I wasn’t sure what I was going to do the first Sunday morning after Covenant. In the end, we stayed home. I slept until almost 9:00. We ate lunch and went to a fancy shop to buy some fancy tea, which we both love but feel rather guilty about spending money on. We wandered downtown to look at some historic homes that are facing possible demolition. We moved slowly. We were in no hurry. Later that night I brewed our new tea and we sipped some together.In her book Leaving Church, Barbara Brown Taylor gives a similar account of her first post-ministry Sunday...or at least similar realizations about free time and the rhythm of life and so on. I greatly anticipate my own experience of that my first sabbatical Sunday.
Our weekend might not sound like much to you, but it was crazy wild fun to me. So much time. So little worry. So relaxed. So peaceful.
A body could get used to this.
In the comments at RLP's place, people are already adding their own accounts of post-church Sunday experiences and how wonderful all the free time is.
One commenter's note about "rediscovering the simplicity and nourishment of life" hit me funny. Here's why.
Last week, I actually didn't work too much. (Sssshh...don't tell anyone!) It was a perfect storm of events: our nanny came down with what was probably H1N1, the snow not only got some church events cancelled but it kept Coffeeson's grandma from her weekly visit (she just came the next day instead, since the nanny was sick). My position affords me a lot more flexibility than Coffeewife's, so in addition to my usual Monday off, I pretty much had Wednesday and Friday off as well.
This turn of events was only annoying to me in the sense that it threw off my basic work rhythms, something that RLP acknowledges in his essay. I'd still have to have something to present to the people on Sunday morning, and I needed to get creative with my preparation. But the extra time with Coffeeson was not annoying...it was the right and good and nourishing thing.
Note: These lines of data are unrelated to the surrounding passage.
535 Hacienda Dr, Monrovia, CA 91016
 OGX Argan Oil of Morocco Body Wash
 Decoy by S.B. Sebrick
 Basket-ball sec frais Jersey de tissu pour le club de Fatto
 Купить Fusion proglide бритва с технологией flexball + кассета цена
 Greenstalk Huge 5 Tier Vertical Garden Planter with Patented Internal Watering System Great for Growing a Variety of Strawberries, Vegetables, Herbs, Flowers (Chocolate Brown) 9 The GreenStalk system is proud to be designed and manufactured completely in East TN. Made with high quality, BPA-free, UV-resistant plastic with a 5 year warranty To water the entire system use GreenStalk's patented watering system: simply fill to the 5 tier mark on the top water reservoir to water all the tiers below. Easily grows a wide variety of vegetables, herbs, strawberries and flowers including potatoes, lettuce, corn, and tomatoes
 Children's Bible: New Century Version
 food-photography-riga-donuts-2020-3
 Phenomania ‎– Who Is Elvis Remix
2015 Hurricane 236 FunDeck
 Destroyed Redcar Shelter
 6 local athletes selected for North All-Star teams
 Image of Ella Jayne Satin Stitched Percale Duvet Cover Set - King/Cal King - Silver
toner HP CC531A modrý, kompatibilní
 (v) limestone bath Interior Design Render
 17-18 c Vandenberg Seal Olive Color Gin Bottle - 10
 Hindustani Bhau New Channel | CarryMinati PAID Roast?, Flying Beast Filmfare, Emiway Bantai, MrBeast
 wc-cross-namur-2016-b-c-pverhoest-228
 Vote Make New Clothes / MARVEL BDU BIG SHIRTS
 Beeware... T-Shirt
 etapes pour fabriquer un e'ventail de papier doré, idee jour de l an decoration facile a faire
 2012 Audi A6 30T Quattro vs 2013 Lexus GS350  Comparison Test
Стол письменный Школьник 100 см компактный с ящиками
Now, if all that had been done this week, which features a funeral and Ash Wednesday and a men's breakfast and ice skating with the senior highs...I still would've enjoyed time with Coffeeson, but I certainly would've been a little more on edge.
Here's my point. I believe that pastors can and do enjoy and discover the "simplicity and nourishment of life." It just so happens that we have to find other days or times of the week to do it. I'm probably reading too much into what the commenter wrote, but every Monday it's just me and Coffeeson chasing each other around the house and us both loving it. And I take bass guitar lessons. And Coffeewife and I go on dates. And I read about Michigan football near-obsessively. And sometimes I need to stay home some other day of the week to chase Coffeeson around some more. I know pastors who line dance, pastors who cheer just as obsessively for some other stupid football team in Columbus, pastors who knit, pastors who are beer connoisseurs, and on and on and on it goes.
It's just that we don't do it on Sunday mornings. On Sunday mornings, we attempt to create and contribute to an experience that is meant to heighten awareness of God in the midst of all that simplicity and nourishment. Sometimes it works, sometimes it flops, sometimes it hits people right in their souls, sometimes it puts people to sleep, sometimes it gets incredibly chintzy and sometimes it gets so stripped-down that you can see the bone. But we do that on Sunday mornings, and then we make time for that other stuff later.
I hear the pushback. "Well, us non-pastors don't have other days of the week...we have Sunday mornings." Yeah, I get that. And I think that us pastors need to be aware of how precious those hours are to people.
But for the purposes of this entry, which may just be an overreaction to a simple off-the-cuff phrasing by an anonymous commenter on some other blog, is to say that we pastors love us some "simplicity and nourishment of life." We just do it at other times of the week.